Actually not. Men and women are different from each other. You're WANTING the IDEAL to be the same. Kind of like saying that men and women should be equally strong and should be equally able to join the military and be an infantry soldier.

Men bond with women though repeated sexual acts, the repetition of sex also distorts how the man views his woman, she becomes more beautiful to him. The brain is a piece of meat bath in a chemical soup. Perceptions and beliefs are influenced by those chemicals. All one needs do to verify this is to head over to the CWI sub-forum and read tales of WS spouses walking around like zombies, rapidly falling out of love with their spouse, suddenly becoming indifferent, and swooning over some loser they affaired-down with.

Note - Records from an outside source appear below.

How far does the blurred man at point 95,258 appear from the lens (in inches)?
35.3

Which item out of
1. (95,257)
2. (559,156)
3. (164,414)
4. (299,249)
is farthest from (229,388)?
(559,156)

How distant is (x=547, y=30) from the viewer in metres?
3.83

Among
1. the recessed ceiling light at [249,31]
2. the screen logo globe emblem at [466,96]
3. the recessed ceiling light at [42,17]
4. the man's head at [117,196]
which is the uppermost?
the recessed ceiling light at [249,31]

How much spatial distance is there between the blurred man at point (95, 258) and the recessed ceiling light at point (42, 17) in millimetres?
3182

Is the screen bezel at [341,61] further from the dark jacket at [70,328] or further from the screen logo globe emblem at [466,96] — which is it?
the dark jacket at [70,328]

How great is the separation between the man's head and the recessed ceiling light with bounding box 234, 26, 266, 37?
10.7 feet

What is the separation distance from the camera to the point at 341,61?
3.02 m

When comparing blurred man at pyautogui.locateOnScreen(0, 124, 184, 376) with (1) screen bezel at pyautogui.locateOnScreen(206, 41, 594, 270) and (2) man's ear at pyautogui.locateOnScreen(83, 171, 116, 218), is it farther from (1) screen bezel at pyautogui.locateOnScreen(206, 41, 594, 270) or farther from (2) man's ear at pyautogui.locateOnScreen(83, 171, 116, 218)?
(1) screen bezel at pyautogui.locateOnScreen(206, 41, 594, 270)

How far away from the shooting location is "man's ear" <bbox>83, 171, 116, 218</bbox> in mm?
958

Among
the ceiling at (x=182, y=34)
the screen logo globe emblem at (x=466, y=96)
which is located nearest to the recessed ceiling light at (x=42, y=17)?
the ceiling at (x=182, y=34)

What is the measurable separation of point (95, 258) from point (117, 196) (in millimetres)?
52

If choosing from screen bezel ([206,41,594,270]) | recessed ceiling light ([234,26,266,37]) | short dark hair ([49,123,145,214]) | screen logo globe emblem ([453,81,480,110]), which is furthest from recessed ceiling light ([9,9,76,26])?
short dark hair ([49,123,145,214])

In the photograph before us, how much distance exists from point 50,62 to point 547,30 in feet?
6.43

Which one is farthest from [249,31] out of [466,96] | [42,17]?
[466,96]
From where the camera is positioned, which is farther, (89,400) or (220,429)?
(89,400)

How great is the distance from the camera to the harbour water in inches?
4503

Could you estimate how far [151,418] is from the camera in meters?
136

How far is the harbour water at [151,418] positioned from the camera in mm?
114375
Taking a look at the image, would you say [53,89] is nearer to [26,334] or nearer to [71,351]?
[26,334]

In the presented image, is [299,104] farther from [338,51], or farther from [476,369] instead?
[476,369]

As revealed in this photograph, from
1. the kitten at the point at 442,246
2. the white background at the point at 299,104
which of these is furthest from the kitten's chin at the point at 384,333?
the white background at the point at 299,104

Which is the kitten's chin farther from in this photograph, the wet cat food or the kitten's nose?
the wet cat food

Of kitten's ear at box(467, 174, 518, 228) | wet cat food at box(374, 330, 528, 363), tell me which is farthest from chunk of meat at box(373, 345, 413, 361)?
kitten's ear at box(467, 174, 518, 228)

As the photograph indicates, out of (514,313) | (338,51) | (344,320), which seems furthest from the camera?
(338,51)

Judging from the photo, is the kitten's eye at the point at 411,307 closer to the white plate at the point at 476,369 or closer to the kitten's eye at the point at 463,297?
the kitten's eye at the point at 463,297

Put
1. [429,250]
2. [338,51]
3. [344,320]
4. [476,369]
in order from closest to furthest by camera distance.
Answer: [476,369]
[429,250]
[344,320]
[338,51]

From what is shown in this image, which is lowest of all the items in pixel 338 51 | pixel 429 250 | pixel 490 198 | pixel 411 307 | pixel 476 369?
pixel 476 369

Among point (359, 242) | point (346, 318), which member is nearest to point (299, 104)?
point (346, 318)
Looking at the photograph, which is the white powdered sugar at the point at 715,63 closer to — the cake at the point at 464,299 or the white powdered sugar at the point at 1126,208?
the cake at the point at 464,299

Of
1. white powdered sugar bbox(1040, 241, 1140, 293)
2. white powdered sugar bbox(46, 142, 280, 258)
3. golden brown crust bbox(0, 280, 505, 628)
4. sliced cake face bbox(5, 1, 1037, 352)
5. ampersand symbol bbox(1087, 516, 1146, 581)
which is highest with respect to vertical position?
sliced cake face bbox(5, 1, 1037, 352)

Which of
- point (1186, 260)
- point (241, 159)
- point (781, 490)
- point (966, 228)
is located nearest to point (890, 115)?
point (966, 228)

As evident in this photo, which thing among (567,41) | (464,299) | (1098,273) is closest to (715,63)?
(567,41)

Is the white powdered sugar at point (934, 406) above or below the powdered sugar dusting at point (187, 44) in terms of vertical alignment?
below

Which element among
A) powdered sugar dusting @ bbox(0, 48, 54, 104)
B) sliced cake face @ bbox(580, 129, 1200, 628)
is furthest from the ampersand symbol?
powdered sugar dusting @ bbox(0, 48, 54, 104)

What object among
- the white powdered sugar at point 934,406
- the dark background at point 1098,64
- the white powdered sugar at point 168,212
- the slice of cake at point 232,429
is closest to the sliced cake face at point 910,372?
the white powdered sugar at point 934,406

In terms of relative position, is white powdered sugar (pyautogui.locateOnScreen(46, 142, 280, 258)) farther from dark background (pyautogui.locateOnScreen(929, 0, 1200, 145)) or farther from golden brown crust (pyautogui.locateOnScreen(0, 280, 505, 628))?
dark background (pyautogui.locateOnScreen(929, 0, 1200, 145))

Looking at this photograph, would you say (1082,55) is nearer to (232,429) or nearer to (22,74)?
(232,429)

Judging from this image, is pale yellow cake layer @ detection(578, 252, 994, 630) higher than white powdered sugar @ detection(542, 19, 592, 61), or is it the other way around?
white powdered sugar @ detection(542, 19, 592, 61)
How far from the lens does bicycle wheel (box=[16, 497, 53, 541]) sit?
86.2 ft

Women set benchmarks and expectation of mates and are strongly influenced by past mating choices. There's none of this repeated sex makes the mate better stuff going on.


----------



## pastasauce79 (Mar 21, 2018)

Lance Mannion said:


> So, you contrasting critical thinking against standardized tests is a false comparison. We can have both. There is no conflict.

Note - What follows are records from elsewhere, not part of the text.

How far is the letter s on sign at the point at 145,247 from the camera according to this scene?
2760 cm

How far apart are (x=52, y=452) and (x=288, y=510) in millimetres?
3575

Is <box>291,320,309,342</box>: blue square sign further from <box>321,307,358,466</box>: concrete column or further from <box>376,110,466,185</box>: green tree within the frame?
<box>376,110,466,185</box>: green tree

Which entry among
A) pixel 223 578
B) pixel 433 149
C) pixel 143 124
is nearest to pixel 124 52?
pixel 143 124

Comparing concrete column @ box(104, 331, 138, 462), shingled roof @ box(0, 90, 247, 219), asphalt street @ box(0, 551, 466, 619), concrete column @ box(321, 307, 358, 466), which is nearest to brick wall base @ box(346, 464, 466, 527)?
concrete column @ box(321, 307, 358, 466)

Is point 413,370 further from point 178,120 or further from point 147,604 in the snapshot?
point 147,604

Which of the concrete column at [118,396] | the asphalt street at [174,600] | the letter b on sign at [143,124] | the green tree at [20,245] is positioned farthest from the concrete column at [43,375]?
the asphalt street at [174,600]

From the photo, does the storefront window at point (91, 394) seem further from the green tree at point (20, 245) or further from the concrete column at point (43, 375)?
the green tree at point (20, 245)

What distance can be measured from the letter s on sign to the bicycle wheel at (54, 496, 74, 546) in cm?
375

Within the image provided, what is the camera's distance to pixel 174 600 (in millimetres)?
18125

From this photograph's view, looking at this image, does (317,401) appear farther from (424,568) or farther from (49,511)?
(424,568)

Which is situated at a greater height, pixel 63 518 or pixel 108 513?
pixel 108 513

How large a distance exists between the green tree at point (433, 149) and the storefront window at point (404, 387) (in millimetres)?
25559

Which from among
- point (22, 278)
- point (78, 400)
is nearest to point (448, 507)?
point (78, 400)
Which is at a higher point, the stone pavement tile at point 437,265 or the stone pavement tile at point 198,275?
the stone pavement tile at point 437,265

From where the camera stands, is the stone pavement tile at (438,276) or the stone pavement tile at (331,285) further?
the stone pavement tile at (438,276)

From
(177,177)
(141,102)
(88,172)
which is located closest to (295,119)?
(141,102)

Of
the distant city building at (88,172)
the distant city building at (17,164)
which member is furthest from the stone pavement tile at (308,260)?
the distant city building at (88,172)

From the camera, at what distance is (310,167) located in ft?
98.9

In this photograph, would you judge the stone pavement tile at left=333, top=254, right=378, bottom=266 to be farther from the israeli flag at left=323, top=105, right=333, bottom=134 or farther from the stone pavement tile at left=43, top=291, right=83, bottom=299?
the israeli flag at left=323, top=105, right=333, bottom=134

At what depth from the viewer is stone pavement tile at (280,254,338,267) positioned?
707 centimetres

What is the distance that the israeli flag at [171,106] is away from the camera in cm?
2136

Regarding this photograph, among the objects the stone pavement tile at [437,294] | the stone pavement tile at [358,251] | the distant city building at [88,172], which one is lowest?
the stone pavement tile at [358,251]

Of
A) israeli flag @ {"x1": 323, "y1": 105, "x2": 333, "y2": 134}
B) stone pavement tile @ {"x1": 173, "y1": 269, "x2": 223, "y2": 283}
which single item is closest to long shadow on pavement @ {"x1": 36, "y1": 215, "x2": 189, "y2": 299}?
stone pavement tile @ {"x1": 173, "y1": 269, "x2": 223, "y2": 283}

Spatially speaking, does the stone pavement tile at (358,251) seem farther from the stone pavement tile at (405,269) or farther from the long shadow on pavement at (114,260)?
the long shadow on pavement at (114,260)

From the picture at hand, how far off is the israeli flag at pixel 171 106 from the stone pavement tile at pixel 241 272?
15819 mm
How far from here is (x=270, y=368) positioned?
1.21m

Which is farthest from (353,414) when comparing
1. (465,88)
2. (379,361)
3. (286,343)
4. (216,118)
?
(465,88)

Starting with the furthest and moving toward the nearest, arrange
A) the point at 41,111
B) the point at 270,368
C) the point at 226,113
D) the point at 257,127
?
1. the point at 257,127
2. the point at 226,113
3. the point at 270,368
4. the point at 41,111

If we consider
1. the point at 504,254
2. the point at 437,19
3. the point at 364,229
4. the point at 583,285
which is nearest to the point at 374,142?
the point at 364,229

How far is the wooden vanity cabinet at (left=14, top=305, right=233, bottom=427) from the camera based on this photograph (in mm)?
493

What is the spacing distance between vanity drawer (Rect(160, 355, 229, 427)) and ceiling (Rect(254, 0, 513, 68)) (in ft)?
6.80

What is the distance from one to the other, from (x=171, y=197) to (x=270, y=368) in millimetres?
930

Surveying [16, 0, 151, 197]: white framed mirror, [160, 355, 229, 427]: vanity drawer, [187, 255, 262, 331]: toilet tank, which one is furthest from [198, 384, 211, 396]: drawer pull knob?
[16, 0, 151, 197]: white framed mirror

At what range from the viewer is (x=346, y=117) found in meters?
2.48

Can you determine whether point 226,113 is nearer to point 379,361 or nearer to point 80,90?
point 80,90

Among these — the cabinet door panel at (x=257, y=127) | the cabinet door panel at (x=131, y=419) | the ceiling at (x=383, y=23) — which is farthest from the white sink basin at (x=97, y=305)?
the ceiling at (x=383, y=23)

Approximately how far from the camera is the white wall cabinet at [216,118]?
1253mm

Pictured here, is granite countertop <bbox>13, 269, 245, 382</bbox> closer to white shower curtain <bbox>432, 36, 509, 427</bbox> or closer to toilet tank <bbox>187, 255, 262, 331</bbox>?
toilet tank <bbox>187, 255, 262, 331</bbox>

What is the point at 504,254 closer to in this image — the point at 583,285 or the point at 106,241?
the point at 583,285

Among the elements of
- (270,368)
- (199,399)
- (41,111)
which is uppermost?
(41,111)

This is your opinion, though. 

Show me the graphs, the surveys, etc., etc.


----------



## Lance Mannion (Nov 24, 2020)

pastasauce79 said:


> This is your opinion, though.
> 
> Show me the graphs, the surveys, etc., etc.


You're just waving a red cape in front of a bull.


----------



## Imperfections (Nov 26, 2020)

Girl_power said:


> No women wants a MGTOW man.


She couldn’t have him even if she wanted to...’cos, you know, he will just go ‘their’ own way. I have seen some of those men, wandering about, never asking for directions or anything..just keep going. Their own way. 
(Must be some of the saddest acronyms of the 21st century).


----------



## Girl_power (Aug 11, 2018)

Imperfections said:


> She couldn’t have him even if she wanted to...’cos, you know, he will just go ‘their’ own way. I have seen some of those men, wandering about, never asking for directions or anything..just keep going. Their own way.
> (Must be some of the saddest acronyms of the 21st century).


I tried to give some directions but they just wouldn’t listen


----------



## RandomDude (Dec 18, 2010)

sokillme said:


> Let me challenge you on that. You didn't meet anyone you clicked with until you met this women, but that doesn't make her the only one out there. Soulmates mean the only one, I don't believe in that. I think there are a few people out there who you have great chemistry with.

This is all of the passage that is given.